- EXERCISE -
Reproduce every entry exactly and leave its pictures out.

Recorded data:

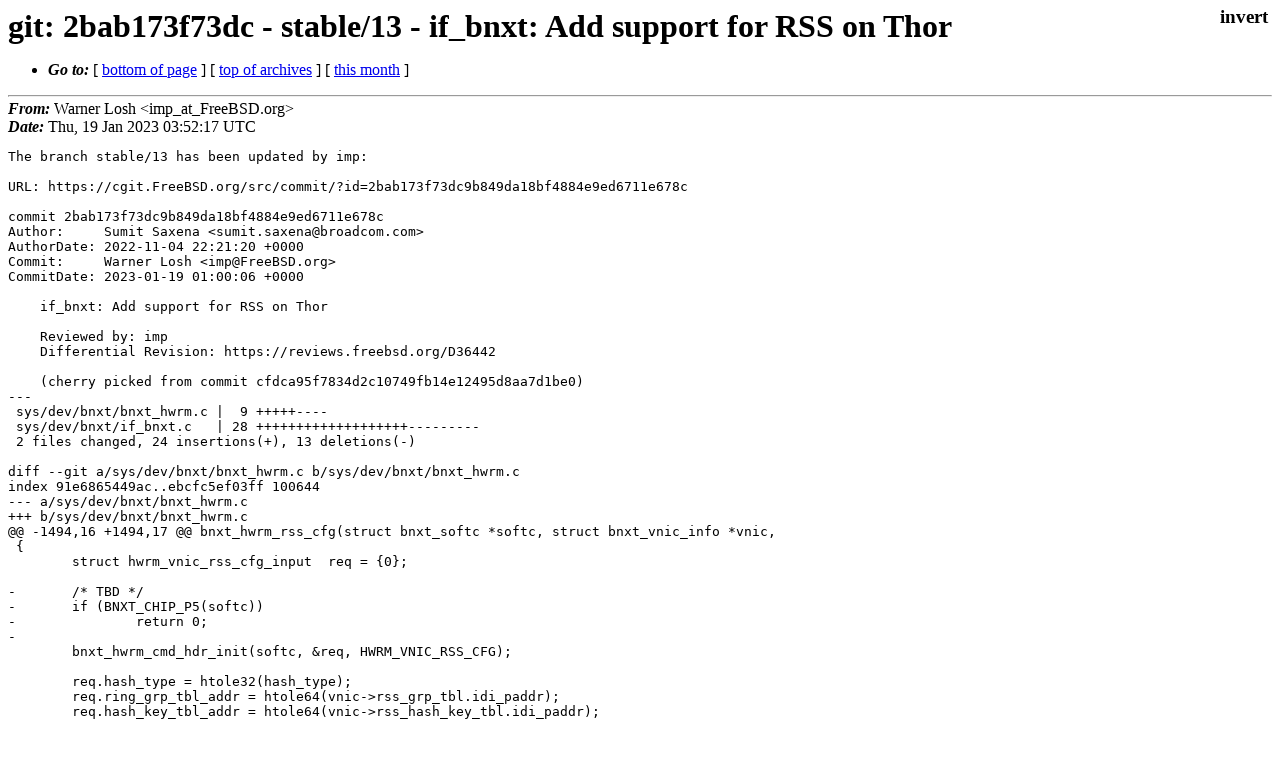

--- FILE ---
content_type: text/html
request_url: https://lists.freebsd.org/archives/dev-commits-src-branches/2023-January/008480.html
body_size: 1880
content:
<!DOCTYPE html>
<html>
  <head>
    <meta http-equiv="Content-Type" content="text/html; charset=utf-8" />
    <meta name="color-scheme" content="light dark" />
    <meta name="Author" content="Warner Losh  &lt;imp_at_FreeBSD.org&gt;" />
    <meta name="Subject" content="git: 2bab173f73dc - stable/13 - if_bnxt: Add support for RSS on Thor" />
    <link rel="stylesheet" type="text/css" href="/assets/ml.css"/>
    <title>git: 2bab173f73dc - stable/13 - if_bnxt: Add support for RSS on Thor</title>
  </head>
  <body id="body">
  <input type="checkbox" id="invert">
  <article id="main">
    <label class="invert_label" for="invert"></label>
    <header class="head">
    <h1>git: 2bab173f73dc - stable/13 - if_bnxt: Add support for RSS on Thor</h1>
    <ul>
    
    
    <li><strong><i>Go to: </i></strong> [ <a href="#footer">bottom of page</a> ] [ <a href="../index.html">top of archives</a> ] [ <a href="index.html">this month</a> ] </li>
    </ul>
    </header>
    <strong><i>From:</i></strong> Warner Losh  &lt;imp_at_FreeBSD.org&gt;</string><br>
    <strong><i>Date:</i></strong> Thu, 19 Jan 2023 03:52:17 UTC </strong><br>
    <pre class="main">The branch stable/13 has been updated by imp:

URL: https://cgit.FreeBSD.org/src/commit/?id=2bab173f73dc9b849da18bf4884e9ed6711e678c

commit 2bab173f73dc9b849da18bf4884e9ed6711e678c
Author:     Sumit Saxena &lt;sumit.saxena@broadcom.com&gt;
AuthorDate: 2022-11-04 22:21:20 +0000
Commit:     Warner Losh &lt;imp@FreeBSD.org&gt;
CommitDate: 2023-01-19 01:00:06 +0000

    if_bnxt: Add support for RSS on Thor
    
    Reviewed by: imp
    Differential Revision: https://reviews.freebsd.org/D36442
    
    (cherry picked from commit cfdca95f7834d2c10749fb14e12495d8aa7d1be0)
---
 sys/dev/bnxt/bnxt_hwrm.c |  9 +++++----
 sys/dev/bnxt/if_bnxt.c   | 28 +++++++++++++++++++---------
 2 files changed, 24 insertions(+), 13 deletions(-)

diff --git a/sys/dev/bnxt/bnxt_hwrm.c b/sys/dev/bnxt/bnxt_hwrm.c
index 91e6865449ac..ebcfc5ef03ff 100644
--- a/sys/dev/bnxt/bnxt_hwrm.c
+++ b/sys/dev/bnxt/bnxt_hwrm.c
@@ -1494,16 +1494,17 @@ bnxt_hwrm_rss_cfg(struct bnxt_softc *softc, struct bnxt_vnic_info *vnic,
 {
 	struct hwrm_vnic_rss_cfg_input	req = {0};
 
-	/* TBD */
-	if (BNXT_CHIP_P5(softc))
-		return 0;
-
 	bnxt_hwrm_cmd_hdr_init(softc, &amp;req, HWRM_VNIC_RSS_CFG);
 
 	req.hash_type = htole32(hash_type);
 	req.ring_grp_tbl_addr = htole64(vnic-&gt;rss_grp_tbl.idi_paddr);
 	req.hash_key_tbl_addr = htole64(vnic-&gt;rss_hash_key_tbl.idi_paddr);
 	req.rss_ctx_idx = htole16(vnic-&gt;rss_id);
+	req.hash_mode_flags = HWRM_FUNC_SPD_CFG_INPUT_HASH_MODE_FLAGS_DEFAULT;
+	if (BNXT_CHIP_P5(softc)) {
+		req.vnic_id = htole16(vnic-&gt;id);
+		req.ring_table_pair_index = 0x0;
+	}
 
 	return hwrm_send_message(softc, &amp;req, sizeof(req));
 }
diff --git a/sys/dev/bnxt/if_bnxt.c b/sys/dev/bnxt/if_bnxt.c
index 6b4e7b516b67..c63b47da4a89 100644
--- a/sys/dev/bnxt/if_bnxt.c
+++ b/sys/dev/bnxt/if_bnxt.c
@@ -1719,6 +1719,23 @@ bnxt_func_reset(struct bnxt_softc *softc)
 	return;
 }
 
+static void
+bnxt_rss_grp_tbl_init(struct bnxt_softc *softc)
+{
+	uint16_t *rgt = (uint16_t *) softc-&gt;vnic_info.rss_grp_tbl.idi_vaddr;
+	int i, j;
+
+	for (i = 0, j = 0; i &lt; HW_HASH_INDEX_SIZE; i++) {
+		if (BNXT_CHIP_P5(softc)) {
+			rgt[i++] = htole16(softc-&gt;rx_rings[j].phys_id);
+			rgt[i] = htole16(softc-&gt;rx_cp_rings[j].ring.phys_id);
+		} else {
+			rgt[i] = htole16(softc-&gt;grp_info[j].grp_id);
+		}
+		if (++j == softc-&gt;nrxqsets)
+			j = 0;
+	}
+}
 
 /* Device configuration */
 static void
@@ -1726,7 +1743,7 @@ bnxt_init(if_ctx_t ctx)
 {
 	struct bnxt_softc *softc = iflib_get_softc(ctx);
 	struct ifmediareq ifmr;
-	int i, j;
+	int i;
 	int rc;
 
 	if (!BNXT_CHIP_P5(softc)) {
@@ -1837,14 +1854,7 @@ skip_def_cp_ring:
 	if (rc)
 		goto fail;
 
-	/* Enable RSS on the VNICs */
-	for (i = 0, j = 0; i &lt; HW_HASH_INDEX_SIZE; i++) {
-		((uint16_t *)
-		    softc-&gt;vnic_info.rss_grp_tbl.idi_vaddr)[i] =
-		    htole16(softc-&gt;grp_info[j].grp_id);
-		if (++j == softc-&gt;nrxqsets)
-			j = 0;
-	}
+	bnxt_rss_grp_tbl_init(softc);
 
 	rc = bnxt_hwrm_rss_cfg(softc, &amp;softc-&gt;vnic_info,
 	    softc-&gt;vnic_info.rss_hash_type);
</pre>
    <footer id="footer" class="foot">
    <ul>
    
    
    <li><strong><i>Go to: </i></strong> [ <a href="#">top of page</a> ] [ <a href="../index.html">top of archives</a> ] [ <a href="index.html">this month</a> ]</li>
    </ul>
    
    <a class="secondary" href="008480.txt" >Original text of this message</a><br><br>
    
    </footer>
    </article>
 </body>
</html>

- TASK RESPONSE -
--- FILE ---
content_type: text/html
request_url: https://lists.freebsd.org/archives/dev-commits-src-branches/2023-January/008480.html
body_size: 1880
content:
<!DOCTYPE html>
<html>
  <head>
    <meta http-equiv="Content-Type" content="text/html; charset=utf-8" />
    <meta name="color-scheme" content="light dark" />
    <meta name="Author" content="Warner Losh  &lt;imp_at_FreeBSD.org&gt;" />
    <meta name="Subject" content="git: 2bab173f73dc - stable/13 - if_bnxt: Add support for RSS on Thor" />
    <link rel="stylesheet" type="text/css" href="/assets/ml.css"/>
    <title>git: 2bab173f73dc - stable/13 - if_bnxt: Add support for RSS on Thor</title>
  </head>
  <body id="body">
  <input type="checkbox" id="invert">
  <article id="main">
    <label class="invert_label" for="invert"></label>
    <header class="head">
    <h1>git: 2bab173f73dc - stable/13 - if_bnxt: Add support for RSS on Thor</h1>
    <ul>
    
    
    <li><strong><i>Go to: </i></strong> [ <a href="#footer">bottom of page</a> ] [ <a href="../index.html">top of archives</a> ] [ <a href="index.html">this month</a> ] </li>
    </ul>
    </header>
    <strong><i>From:</i></strong> Warner Losh  &lt;imp_at_FreeBSD.org&gt;</string><br>
    <strong><i>Date:</i></strong> Thu, 19 Jan 2023 03:52:17 UTC </strong><br>
    <pre class="main">The branch stable/13 has been updated by imp:

URL: https://cgit.FreeBSD.org/src/commit/?id=2bab173f73dc9b849da18bf4884e9ed6711e678c

commit 2bab173f73dc9b849da18bf4884e9ed6711e678c
Author:     Sumit Saxena &lt;sumit.saxena@broadcom.com&gt;
AuthorDate: 2022-11-04 22:21:20 +0000
Commit:     Warner Losh &lt;imp@FreeBSD.org&gt;
CommitDate: 2023-01-19 01:00:06 +0000

    if_bnxt: Add support for RSS on Thor
    
    Reviewed by: imp
    Differential Revision: https://reviews.freebsd.org/D36442
    
    (cherry picked from commit cfdca95f7834d2c10749fb14e12495d8aa7d1be0)
---
 sys/dev/bnxt/bnxt_hwrm.c |  9 +++++----
 sys/dev/bnxt/if_bnxt.c   | 28 +++++++++++++++++++---------
 2 files changed, 24 insertions(+), 13 deletions(-)

diff --git a/sys/dev/bnxt/bnxt_hwrm.c b/sys/dev/bnxt/bnxt_hwrm.c
index 91e6865449ac..ebcfc5ef03ff 100644
--- a/sys/dev/bnxt/bnxt_hwrm.c
+++ b/sys/dev/bnxt/bnxt_hwrm.c
@@ -1494,16 +1494,17 @@ bnxt_hwrm_rss_cfg(struct bnxt_softc *softc, struct bnxt_vnic_info *vnic,
 {
 	struct hwrm_vnic_rss_cfg_input	req = {0};
 
-	/* TBD */
-	if (BNXT_CHIP_P5(softc))
-		return 0;
-
 	bnxt_hwrm_cmd_hdr_init(softc, &amp;req, HWRM_VNIC_RSS_CFG);
 
 	req.hash_type = htole32(hash_type);
 	req.ring_grp_tbl_addr = htole64(vnic-&gt;rss_grp_tbl.idi_paddr);
 	req.hash_key_tbl_addr = htole64(vnic-&gt;rss_hash_key_tbl.idi_paddr);
 	req.rss_ctx_idx = htole16(vnic-&gt;rss_id);
+	req.hash_mode_flags = HWRM_FUNC_SPD_CFG_INPUT_HASH_MODE_FLAGS_DEFAULT;
+	if (BNXT_CHIP_P5(softc)) {
+		req.vnic_id = htole16(vnic-&gt;id);
+		req.ring_table_pair_index = 0x0;
+	}
 
 	return hwrm_send_message(softc, &amp;req, sizeof(req));
 }
diff --git a/sys/dev/bnxt/if_bnxt.c b/sys/dev/bnxt/if_bnxt.c
index 6b4e7b516b67..c63b47da4a89 100644
--- a/sys/dev/bnxt/if_bnxt.c
+++ b/sys/dev/bnxt/if_bnxt.c
@@ -1719,6 +1719,23 @@ bnxt_func_reset(struct bnxt_softc *softc)
 	return;
 }
 
+static void
+bnxt_rss_grp_tbl_init(struct bnxt_softc *softc)
+{
+	uint16_t *rgt = (uint16_t *) softc-&gt;vnic_info.rss_grp_tbl.idi_vaddr;
+	int i, j;
+
+	for (i = 0, j = 0; i &lt; HW_HASH_INDEX_SIZE; i++) {
+		if (BNXT_CHIP_P5(softc)) {
+			rgt[i++] = htole16(softc-&gt;rx_rings[j].phys_id);
+			rgt[i] = htole16(softc-&gt;rx_cp_rings[j].ring.phys_id);
+		} else {
+			rgt[i] = htole16(softc-&gt;grp_info[j].grp_id);
+		}
+		if (++j == softc-&gt;nrxqsets)
+			j = 0;
+	}
+}
 
 /* Device configuration */
 static void
@@ -1726,7 +1743,7 @@ bnxt_init(if_ctx_t ctx)
 {
 	struct bnxt_softc *softc = iflib_get_softc(ctx);
 	struct ifmediareq ifmr;
-	int i, j;
+	int i;
 	int rc;
 
 	if (!BNXT_CHIP_P5(softc)) {
@@ -1837,14 +1854,7 @@ skip_def_cp_ring:
 	if (rc)
 		goto fail;
 
-	/* Enable RSS on the VNICs */
-	for (i = 0, j = 0; i &lt; HW_HASH_INDEX_SIZE; i++) {
-		((uint16_t *)
-		    softc-&gt;vnic_info.rss_grp_tbl.idi_vaddr)[i] =
-		    htole16(softc-&gt;grp_info[j].grp_id);
-		if (++j == softc-&gt;nrxqsets)
-			j = 0;
-	}
+	bnxt_rss_grp_tbl_init(softc);
 
 	rc = bnxt_hwrm_rss_cfg(softc, &amp;softc-&gt;vnic_info,
 	    softc-&gt;vnic_info.rss_hash_type);
</pre>
    <footer id="footer" class="foot">
    <ul>
    
    
    <li><strong><i>Go to: </i></strong> [ <a href="#">top of page</a> ] [ <a href="../index.html">top of archives</a> ] [ <a href="index.html">this month</a> ]</li>
    </ul>
    
    <a class="secondary" href="008480.txt" >Original text of this message</a><br><br>
    
    </footer>
    </article>
 </body>
</html>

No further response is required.